A while ago I wrote about the record breaking 100 metre dash of Usain Bolt at this year’s Olympic games. Video analysis by a group of Norwegian scientists suggested that Bolt’s 9.69 seconds record could possibly be brought down to 9.55 seconds. Now, Mark Denny of Stanford University (a keen marathon runner) has revealed that 9.48 seconds might be with in future athletes’ grasp.
In a paper published yesterday in the The Journal of Experimental Biology, Denny analyses the locomotion of three species: dogs, horses and humans. Using historical data from races dating back to the 1920s for greyhounds and the 19th century for racehorses and human athletes, he was able to construct a statistical model of each species’ performance.
The results suggest that the speed of dogs and horses is no longer increasing. Horses reached their peak sometime in the early 1970s, whilst man’s best friend hit top speed slightly earlier in the late 60s. Predictions for an absolute maximum speed only show around a 1% increase on the current speed for both species.
When it comes to humans however, it seems that there are still gains to be made – at least, for men. Denny’s findings show that women may have already very nearly reached their limit, but they could potentially reach a time of 10.19 seconds for the 100 metre dash one day. Male athletes have slightly better news – an increase of 0.23 m/s over Bolt’s speed would allow a 9.48 seconds record.

__DATASET ENTRIES__
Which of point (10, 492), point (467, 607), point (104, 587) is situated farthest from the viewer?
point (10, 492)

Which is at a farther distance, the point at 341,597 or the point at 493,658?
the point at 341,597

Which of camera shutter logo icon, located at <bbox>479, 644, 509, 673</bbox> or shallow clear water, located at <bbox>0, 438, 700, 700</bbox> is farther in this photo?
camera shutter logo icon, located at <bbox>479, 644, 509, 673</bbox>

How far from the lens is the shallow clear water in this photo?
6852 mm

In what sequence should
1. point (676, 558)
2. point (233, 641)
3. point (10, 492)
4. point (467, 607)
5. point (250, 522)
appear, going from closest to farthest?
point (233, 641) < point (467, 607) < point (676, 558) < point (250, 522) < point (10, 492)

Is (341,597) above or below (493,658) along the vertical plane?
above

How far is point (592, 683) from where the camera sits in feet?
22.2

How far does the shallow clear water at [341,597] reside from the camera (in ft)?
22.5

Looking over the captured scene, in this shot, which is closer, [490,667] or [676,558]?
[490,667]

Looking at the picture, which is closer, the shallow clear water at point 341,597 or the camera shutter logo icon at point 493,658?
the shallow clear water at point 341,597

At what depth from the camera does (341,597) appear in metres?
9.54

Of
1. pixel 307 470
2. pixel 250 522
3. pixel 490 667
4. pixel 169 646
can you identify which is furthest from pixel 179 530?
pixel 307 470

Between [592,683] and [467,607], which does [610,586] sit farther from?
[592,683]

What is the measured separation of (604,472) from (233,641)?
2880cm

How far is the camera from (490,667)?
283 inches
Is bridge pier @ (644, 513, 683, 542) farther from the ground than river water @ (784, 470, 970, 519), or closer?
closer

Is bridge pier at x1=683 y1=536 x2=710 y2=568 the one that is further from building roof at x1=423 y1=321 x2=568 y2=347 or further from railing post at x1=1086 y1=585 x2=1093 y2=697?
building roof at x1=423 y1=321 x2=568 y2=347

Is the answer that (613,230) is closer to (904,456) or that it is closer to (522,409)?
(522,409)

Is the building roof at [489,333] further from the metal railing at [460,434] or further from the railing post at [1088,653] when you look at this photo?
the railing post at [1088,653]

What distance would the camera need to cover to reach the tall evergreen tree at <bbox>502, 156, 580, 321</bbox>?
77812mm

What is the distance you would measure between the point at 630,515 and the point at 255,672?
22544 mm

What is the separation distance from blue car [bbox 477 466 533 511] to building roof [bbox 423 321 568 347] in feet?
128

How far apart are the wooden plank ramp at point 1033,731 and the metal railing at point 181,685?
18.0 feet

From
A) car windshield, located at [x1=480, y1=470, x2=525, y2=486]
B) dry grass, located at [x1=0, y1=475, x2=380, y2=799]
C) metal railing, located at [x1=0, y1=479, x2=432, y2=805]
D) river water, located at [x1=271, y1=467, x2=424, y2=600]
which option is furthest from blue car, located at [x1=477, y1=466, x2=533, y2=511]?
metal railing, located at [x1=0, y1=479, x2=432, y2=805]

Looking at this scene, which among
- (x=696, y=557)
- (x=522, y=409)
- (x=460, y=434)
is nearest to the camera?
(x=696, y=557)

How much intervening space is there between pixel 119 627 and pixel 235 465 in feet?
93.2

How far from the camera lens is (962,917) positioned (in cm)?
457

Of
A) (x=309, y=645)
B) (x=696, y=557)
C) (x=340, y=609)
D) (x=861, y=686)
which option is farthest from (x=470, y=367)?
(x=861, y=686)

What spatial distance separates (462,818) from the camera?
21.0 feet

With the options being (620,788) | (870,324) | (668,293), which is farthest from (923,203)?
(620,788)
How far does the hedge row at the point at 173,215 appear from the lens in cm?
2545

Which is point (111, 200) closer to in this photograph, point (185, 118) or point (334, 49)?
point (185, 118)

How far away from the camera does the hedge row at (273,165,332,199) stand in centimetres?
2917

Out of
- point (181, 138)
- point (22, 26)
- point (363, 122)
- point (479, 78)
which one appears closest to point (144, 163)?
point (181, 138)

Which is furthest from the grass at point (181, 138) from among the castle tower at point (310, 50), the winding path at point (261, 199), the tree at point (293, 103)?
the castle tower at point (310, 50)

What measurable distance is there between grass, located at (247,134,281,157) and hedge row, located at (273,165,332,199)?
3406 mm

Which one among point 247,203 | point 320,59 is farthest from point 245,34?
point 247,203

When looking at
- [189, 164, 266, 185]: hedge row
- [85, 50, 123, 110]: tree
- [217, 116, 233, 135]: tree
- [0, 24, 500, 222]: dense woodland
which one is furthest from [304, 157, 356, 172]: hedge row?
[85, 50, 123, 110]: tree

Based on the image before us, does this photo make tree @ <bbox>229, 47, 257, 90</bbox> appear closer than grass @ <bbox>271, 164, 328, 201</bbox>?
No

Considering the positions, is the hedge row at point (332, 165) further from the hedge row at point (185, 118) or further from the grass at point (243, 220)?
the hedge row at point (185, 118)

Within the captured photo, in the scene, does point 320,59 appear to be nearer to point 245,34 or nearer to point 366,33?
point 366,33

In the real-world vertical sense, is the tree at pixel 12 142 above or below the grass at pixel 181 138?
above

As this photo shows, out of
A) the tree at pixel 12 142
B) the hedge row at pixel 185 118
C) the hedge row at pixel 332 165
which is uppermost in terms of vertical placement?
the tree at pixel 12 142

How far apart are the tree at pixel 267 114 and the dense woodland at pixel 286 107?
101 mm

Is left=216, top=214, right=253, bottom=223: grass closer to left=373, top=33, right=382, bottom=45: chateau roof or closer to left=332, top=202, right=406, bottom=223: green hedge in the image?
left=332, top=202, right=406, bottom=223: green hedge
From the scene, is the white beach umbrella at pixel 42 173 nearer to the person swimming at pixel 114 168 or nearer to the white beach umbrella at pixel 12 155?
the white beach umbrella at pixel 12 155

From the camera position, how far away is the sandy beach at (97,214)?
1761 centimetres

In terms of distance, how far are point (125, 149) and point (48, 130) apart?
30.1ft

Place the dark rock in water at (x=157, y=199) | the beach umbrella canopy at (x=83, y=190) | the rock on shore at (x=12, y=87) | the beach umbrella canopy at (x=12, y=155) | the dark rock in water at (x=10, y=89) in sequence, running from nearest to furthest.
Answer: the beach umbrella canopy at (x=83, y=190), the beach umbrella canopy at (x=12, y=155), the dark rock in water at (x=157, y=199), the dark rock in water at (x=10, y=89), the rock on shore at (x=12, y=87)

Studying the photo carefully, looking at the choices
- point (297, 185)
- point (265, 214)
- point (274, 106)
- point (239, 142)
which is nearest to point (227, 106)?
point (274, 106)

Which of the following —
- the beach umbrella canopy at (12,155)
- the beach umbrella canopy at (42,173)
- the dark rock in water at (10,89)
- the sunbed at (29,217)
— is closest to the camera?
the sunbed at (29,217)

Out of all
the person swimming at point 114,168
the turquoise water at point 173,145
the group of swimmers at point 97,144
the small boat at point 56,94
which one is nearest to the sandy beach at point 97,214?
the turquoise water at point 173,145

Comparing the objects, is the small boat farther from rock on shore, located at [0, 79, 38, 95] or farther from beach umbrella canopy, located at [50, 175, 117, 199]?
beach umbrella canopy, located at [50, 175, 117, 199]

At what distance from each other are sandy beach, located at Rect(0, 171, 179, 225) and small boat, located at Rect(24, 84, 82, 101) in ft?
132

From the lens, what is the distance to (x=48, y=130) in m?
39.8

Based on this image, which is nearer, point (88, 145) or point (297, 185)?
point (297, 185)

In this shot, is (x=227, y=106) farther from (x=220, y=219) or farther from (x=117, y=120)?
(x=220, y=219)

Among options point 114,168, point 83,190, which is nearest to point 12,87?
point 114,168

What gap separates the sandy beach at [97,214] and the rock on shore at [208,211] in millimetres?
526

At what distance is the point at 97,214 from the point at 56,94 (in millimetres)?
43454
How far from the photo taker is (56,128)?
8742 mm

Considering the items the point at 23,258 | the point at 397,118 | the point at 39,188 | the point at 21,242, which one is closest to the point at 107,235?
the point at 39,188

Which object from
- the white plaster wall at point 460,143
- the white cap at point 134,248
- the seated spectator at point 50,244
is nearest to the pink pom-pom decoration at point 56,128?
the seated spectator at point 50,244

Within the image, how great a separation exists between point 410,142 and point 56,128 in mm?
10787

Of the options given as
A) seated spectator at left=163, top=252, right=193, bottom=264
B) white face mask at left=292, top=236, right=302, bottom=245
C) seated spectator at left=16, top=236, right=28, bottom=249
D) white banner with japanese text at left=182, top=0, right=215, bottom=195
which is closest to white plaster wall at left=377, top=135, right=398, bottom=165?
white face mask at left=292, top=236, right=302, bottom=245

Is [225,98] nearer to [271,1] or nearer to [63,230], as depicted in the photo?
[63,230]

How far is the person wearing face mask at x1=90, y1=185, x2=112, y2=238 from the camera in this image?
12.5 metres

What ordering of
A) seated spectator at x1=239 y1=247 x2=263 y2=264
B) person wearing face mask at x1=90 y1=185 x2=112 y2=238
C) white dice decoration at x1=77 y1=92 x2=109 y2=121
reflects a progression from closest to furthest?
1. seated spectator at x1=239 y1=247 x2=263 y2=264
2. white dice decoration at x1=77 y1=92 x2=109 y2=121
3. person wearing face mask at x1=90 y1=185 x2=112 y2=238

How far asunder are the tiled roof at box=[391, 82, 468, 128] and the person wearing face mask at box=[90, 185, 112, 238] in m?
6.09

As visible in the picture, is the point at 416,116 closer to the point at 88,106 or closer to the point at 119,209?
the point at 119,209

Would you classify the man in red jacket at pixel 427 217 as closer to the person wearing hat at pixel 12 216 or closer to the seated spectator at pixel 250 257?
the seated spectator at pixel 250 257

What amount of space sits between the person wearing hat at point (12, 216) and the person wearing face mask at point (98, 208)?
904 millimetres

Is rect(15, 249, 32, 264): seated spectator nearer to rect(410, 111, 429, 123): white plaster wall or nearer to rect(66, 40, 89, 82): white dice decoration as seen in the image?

__EXPLORE THE MATERIAL__
A: According to the sprint-speed passage, which university is Mark Denny from?
B: In the sprint-speed passage, how was Denny able to construct a statistical model of each species' performance?
C: Carry on the sprint-speed passage from the point where it stops.

__ANSWERS FOR EACH ITEM__
A: Mark Denny is from Stanford University.

B: He used historical race data, going back to the 1920s for greyhounds and to the 19th century for racehorses and human athletes. That record of past performances allowed him to model each species' speed over time.

C:
Turning now to marathon runners, between 2min7s and 4min23s could be cut off the current world record held by Haile Gebrselassie, who two months ago to they day beat his own record with a time of 2h3m59s. For women, Paula Radcliffe’s record of 2h15min25s is very close to Denny’s prediction of 2h12min41s. He believes that female marathon runners may be the first to approach his theoretical limit, and looks forward to putting his models to the test.
For all his calculations however, Denny says we still don’t know what physiological factors limit the speed of a runner. Hopefully, further work will find out exactly what the limits of human locomotion are. The paper also raises important questions about the future of racing, and whether artificial improvements such as drugs or genetic modification could (and indeed should) be used to push performance even further.